A 29,6 kilómetros por hora frente a Holanda

La electricidad de sus acciones ha sido su principal aliado a lo largo de los tiempos, pero Messi ha perdido velocidad en Brasil o se la ha dejado por el camino. Su tope de aceleración en este Mundial aparece en los 29,6 km/hora, muy lejos de sus registros históricos, que le otorgan una media de 32,5. La marca mundialista es de casi cuatro menos que el costarricense Júnior Díaz, que para los medidores de la FIFA es el más rápido con 33.8. De todos los finalistas, Gonzalo Higuaín, es quien más se merece la etiqueta de bala con 33.1 km/h en su hoja de ruta.

Incidencia en el juego

De determinante, a esporádico

A Messi se le vio enchufado el primer día. Aquel, parece que lejano 12 de junio, frente a Bosnia, no solo hizo un gol, sino que se mostró muy participativo, estuvo en todas las refriegas y terminó siendo elegido en hombre del partido. Parecía un Leo muy diferente al que había terminado el curso en Barcelona.

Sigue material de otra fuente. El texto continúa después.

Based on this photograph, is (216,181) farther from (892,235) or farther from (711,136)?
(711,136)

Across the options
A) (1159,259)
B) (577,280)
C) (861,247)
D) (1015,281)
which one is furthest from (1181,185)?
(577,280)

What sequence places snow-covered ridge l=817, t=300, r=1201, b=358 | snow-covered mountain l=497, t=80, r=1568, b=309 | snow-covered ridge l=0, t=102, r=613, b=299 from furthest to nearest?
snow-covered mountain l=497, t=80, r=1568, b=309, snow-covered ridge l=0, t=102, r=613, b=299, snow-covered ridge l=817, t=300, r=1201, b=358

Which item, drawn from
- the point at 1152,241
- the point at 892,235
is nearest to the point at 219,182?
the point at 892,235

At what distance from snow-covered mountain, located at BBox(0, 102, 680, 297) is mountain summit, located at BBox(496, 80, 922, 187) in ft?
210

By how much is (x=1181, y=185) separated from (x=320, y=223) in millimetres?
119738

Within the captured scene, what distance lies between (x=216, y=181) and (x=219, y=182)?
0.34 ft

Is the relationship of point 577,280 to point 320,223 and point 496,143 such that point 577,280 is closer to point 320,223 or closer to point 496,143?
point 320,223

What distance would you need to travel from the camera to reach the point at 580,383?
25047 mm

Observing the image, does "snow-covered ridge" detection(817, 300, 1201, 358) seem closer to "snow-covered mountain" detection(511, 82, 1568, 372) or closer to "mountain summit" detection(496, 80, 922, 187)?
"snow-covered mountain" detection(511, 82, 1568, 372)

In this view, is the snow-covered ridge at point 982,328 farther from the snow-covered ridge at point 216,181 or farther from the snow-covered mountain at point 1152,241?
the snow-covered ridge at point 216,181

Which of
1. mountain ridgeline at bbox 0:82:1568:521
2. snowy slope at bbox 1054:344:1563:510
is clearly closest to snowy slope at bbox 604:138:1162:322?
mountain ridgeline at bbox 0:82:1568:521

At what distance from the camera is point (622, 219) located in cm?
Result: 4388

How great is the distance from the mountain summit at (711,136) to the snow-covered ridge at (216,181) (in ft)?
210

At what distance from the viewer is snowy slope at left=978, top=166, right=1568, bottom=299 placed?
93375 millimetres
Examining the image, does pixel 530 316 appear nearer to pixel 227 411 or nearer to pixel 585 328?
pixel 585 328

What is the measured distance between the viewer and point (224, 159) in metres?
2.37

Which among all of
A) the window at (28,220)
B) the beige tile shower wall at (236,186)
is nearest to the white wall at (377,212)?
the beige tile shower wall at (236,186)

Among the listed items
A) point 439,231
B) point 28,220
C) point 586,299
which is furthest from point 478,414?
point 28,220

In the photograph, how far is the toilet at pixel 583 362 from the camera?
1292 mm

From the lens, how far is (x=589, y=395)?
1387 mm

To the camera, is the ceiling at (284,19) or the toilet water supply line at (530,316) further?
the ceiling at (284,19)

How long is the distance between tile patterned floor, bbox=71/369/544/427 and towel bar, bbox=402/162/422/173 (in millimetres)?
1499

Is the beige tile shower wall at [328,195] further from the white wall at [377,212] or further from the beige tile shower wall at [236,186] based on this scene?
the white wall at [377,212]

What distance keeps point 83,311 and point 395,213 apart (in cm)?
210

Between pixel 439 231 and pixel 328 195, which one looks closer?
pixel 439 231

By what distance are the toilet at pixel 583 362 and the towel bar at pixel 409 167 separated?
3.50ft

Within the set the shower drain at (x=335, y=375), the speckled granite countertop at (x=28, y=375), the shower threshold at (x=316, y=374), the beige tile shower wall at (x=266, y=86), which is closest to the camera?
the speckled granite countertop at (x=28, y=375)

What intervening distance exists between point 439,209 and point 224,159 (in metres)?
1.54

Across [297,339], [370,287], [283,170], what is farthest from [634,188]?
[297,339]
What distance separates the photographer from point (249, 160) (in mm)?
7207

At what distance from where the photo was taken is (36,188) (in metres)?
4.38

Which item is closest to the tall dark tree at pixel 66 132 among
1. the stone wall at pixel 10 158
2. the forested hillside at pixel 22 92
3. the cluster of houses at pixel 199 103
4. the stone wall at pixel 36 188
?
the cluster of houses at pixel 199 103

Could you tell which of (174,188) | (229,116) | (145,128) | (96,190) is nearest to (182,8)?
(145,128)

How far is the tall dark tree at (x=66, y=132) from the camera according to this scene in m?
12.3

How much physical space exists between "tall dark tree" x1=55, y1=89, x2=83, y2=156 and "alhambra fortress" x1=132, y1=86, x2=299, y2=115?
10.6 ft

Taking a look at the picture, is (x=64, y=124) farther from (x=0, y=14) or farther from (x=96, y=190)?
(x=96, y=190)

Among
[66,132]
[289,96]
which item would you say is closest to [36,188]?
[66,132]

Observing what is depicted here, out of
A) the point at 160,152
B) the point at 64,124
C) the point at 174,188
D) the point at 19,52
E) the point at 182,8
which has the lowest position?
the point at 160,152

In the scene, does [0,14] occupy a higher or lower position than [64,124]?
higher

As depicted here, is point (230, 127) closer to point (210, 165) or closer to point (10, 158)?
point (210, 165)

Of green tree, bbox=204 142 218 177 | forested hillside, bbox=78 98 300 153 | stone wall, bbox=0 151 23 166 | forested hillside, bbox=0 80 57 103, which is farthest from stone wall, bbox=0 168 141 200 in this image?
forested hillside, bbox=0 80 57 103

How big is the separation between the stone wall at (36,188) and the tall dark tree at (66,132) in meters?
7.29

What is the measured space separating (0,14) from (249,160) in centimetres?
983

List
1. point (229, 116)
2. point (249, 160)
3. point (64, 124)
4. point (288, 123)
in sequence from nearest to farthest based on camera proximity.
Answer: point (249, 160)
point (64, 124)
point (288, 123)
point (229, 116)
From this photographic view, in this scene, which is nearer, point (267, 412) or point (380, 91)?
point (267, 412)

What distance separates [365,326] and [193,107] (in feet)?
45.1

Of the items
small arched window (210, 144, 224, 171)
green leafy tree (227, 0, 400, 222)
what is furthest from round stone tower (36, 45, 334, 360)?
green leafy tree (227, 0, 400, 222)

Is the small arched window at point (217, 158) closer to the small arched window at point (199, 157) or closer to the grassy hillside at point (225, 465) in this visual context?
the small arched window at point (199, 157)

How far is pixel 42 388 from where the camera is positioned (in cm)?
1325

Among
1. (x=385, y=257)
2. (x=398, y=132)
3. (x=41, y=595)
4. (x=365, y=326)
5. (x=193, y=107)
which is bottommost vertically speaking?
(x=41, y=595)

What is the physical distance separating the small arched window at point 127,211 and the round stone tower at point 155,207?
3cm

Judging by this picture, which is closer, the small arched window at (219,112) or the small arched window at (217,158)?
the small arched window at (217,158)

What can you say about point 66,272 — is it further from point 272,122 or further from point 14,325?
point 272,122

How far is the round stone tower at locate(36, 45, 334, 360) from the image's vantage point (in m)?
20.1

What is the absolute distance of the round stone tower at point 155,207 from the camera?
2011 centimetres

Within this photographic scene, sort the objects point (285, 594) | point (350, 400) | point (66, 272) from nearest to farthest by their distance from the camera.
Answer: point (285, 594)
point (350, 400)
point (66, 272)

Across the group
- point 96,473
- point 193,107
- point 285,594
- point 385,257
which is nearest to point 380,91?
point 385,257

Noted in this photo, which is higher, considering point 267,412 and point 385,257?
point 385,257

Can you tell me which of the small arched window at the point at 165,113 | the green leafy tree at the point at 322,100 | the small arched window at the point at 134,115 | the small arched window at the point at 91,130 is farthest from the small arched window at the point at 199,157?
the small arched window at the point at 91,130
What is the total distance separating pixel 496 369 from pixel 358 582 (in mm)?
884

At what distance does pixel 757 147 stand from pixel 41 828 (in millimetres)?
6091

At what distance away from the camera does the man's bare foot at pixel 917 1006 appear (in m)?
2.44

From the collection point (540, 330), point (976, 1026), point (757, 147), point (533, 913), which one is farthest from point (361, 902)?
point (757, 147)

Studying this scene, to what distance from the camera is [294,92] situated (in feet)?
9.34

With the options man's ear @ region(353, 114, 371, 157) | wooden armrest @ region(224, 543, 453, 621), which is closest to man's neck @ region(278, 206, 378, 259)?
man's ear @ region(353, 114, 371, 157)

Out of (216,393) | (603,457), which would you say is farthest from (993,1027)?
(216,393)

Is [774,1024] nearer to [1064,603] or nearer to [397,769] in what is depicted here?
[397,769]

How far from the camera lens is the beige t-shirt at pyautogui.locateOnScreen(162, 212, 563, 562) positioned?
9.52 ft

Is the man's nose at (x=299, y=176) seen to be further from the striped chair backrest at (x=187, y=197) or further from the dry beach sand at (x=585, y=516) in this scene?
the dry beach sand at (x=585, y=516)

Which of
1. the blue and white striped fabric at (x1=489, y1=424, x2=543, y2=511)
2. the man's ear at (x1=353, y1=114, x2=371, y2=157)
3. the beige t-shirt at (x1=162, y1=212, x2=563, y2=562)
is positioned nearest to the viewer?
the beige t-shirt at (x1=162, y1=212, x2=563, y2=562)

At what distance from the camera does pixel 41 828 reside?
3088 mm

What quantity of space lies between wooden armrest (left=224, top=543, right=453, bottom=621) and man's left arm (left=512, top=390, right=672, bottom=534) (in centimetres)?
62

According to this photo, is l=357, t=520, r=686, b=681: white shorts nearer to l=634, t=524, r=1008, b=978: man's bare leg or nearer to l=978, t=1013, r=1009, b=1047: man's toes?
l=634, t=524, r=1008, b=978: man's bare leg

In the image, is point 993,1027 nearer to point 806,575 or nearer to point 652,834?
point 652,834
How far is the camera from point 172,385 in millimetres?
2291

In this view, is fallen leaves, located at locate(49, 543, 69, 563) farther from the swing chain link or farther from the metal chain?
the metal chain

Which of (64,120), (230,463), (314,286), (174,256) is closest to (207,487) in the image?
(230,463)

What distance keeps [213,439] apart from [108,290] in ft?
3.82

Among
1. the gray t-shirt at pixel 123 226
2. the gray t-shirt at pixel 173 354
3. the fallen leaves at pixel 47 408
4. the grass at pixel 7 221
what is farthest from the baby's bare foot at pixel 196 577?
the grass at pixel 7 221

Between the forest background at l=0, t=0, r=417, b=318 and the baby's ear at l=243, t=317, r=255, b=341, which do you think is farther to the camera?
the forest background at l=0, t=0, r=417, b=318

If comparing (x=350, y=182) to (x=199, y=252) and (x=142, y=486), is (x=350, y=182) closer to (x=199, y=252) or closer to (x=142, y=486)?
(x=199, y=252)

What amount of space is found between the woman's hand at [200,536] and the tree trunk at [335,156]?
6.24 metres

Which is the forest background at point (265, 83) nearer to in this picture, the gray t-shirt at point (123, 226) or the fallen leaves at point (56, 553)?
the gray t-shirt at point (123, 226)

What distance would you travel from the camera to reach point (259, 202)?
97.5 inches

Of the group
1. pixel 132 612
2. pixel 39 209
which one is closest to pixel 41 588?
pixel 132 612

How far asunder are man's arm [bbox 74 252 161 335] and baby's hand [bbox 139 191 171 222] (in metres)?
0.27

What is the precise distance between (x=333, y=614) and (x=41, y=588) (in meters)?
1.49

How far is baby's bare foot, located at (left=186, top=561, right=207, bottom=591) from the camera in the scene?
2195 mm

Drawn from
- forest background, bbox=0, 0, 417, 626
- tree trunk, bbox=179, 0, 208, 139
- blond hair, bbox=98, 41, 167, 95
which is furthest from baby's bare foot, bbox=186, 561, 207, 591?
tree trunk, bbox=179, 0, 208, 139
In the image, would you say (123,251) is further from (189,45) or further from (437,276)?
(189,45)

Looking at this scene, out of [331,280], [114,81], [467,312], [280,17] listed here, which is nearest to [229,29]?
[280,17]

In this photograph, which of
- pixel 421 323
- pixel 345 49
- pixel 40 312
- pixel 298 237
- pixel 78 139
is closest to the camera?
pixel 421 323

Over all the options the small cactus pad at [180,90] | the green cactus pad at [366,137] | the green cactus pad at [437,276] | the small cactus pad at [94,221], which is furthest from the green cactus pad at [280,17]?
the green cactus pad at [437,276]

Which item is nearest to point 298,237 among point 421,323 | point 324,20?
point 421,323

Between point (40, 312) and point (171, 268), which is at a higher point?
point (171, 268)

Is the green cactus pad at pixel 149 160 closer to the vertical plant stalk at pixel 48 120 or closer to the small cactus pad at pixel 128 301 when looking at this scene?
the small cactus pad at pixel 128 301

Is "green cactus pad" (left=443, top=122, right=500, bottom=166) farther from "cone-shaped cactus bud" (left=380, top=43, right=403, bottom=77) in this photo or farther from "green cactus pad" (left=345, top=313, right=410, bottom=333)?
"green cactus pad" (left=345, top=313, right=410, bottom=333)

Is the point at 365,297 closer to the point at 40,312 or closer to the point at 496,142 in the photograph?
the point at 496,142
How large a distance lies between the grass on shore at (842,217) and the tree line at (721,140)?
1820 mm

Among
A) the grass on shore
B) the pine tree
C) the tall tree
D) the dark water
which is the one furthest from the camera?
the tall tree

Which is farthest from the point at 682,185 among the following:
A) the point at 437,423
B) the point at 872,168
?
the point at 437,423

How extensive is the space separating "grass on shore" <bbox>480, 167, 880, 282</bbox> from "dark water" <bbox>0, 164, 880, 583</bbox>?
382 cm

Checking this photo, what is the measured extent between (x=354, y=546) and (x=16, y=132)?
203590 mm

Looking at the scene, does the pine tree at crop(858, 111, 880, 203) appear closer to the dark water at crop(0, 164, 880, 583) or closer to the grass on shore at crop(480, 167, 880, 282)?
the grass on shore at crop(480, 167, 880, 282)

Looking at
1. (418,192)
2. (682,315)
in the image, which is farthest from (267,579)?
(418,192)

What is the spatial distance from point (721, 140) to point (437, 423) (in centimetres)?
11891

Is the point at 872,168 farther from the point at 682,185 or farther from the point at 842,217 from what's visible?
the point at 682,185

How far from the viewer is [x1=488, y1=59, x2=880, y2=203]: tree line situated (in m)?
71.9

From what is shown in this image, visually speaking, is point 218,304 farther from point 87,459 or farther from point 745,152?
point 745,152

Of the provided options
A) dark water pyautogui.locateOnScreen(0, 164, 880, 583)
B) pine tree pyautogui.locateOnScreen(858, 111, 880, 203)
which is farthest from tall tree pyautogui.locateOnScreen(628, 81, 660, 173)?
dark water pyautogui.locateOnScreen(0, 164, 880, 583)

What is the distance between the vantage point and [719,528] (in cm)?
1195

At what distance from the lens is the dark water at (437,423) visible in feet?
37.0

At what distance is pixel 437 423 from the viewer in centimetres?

Sin embargo, la versión azulgrana enseguida apareció también en Brasil. Frente a Irán resolvió con un golazo postrero, pero tras pasearse 90 minutos. Con Nigeria tuvo más pegada que juego (dos goles en el primer tiempo), frente a Suiza solo salió de la jaula táctica para asistir a Di María en la prórroga y ante Bélgica y Holanda fue uno más en el peñazo de partido. Le resta una bala.